Of the vulnerabilities reported in Mozilla, the following have also been confirmed in Netscape 7.2 for Windows:

  • Various boundary errors in "nsMsgCompUtils.cpp," which can be used to cause heap-based buffer overflows when a specially crafted e-mail is forwarded.
  • Insufficient restrictions on script-generated events on text fields, which can be exploited to read and write content from and to the clipboard.
  • Boundary errors in the "writeGroup()" function in "nsVCardObj.cpp," which can be used to cause stack-based buffer overflows by sending an e-mail containing a specially crafted vcard.
  • A problem with overly long links containing non-ASCII characters, which can be exploited via a malicious Web site or e-mail to cause a buffer overflow and could potentially lead to arbitrary code execution.
  • Integer overflows when parsing and displaying .bmp files, which an attacker could potentially use to launch arbitrary code by supplying an overly wide malicious .bmp image via a malicious Web site or in an e-mail.
  • Mozilla allows dragging links to another window or frame. An attacker could exploit this by tricking a user on a malicious Web site into dragging a specially crafted javascript link to another window.

Thomas Kristensen, Secunia's chief technology officer, said in an e-mail that his firm received a report early Wednesday that Netscape was affected by two of the Mozilla issues. "One of our security specialists then tested the issues and could confirm that it was also affected by some of the other issues," he said. "The person reporting the issues to us has contacted the vendor. Because Netscape is based on Mozilla code the vendor should already be aware of these issues. We therefore expect a new version of Netscape shortly."

America Online Inc., which owns Netscape, did not immediately return a call for comment.
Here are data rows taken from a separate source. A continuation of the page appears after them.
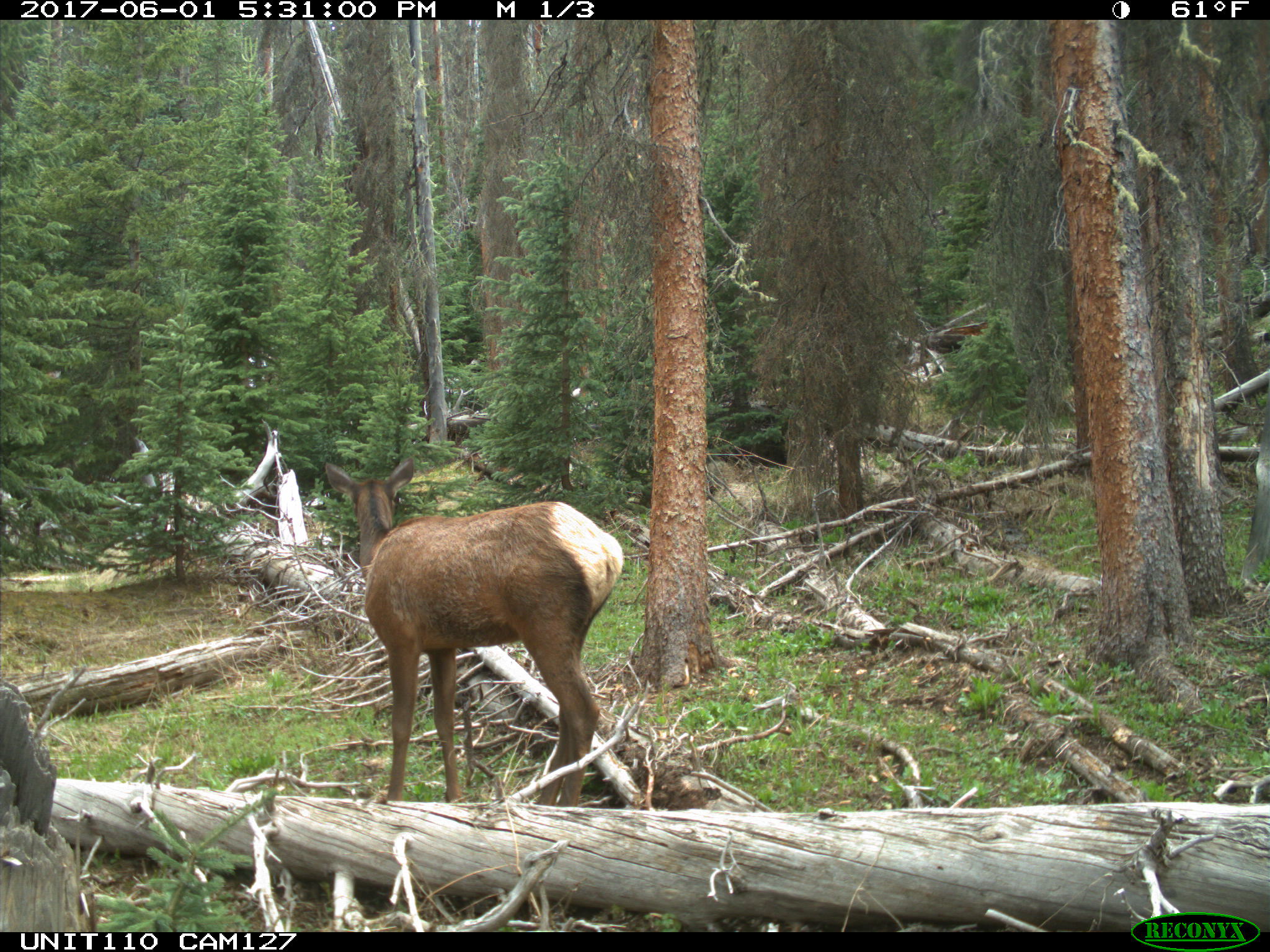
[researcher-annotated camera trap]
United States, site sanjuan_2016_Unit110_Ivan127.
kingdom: Animalia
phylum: Chordata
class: Mammalia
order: Artiodactyla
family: Cervidae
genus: Cervus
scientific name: Cervus elaphus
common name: red deer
As a workaround, Ullrich said the "default user" should be as restricted as possible. "This will limit the impact of any browser/client vulnerability," Ullrich said. He added, "While a personal firewall is unlikely to block execution of this code, it can be used to limit damage and to alert the user of any malware that may attempt to 'call home.' Virus checkers had some limited success in alerting users about download.ject, and they may detect malware installed via this vulnerability."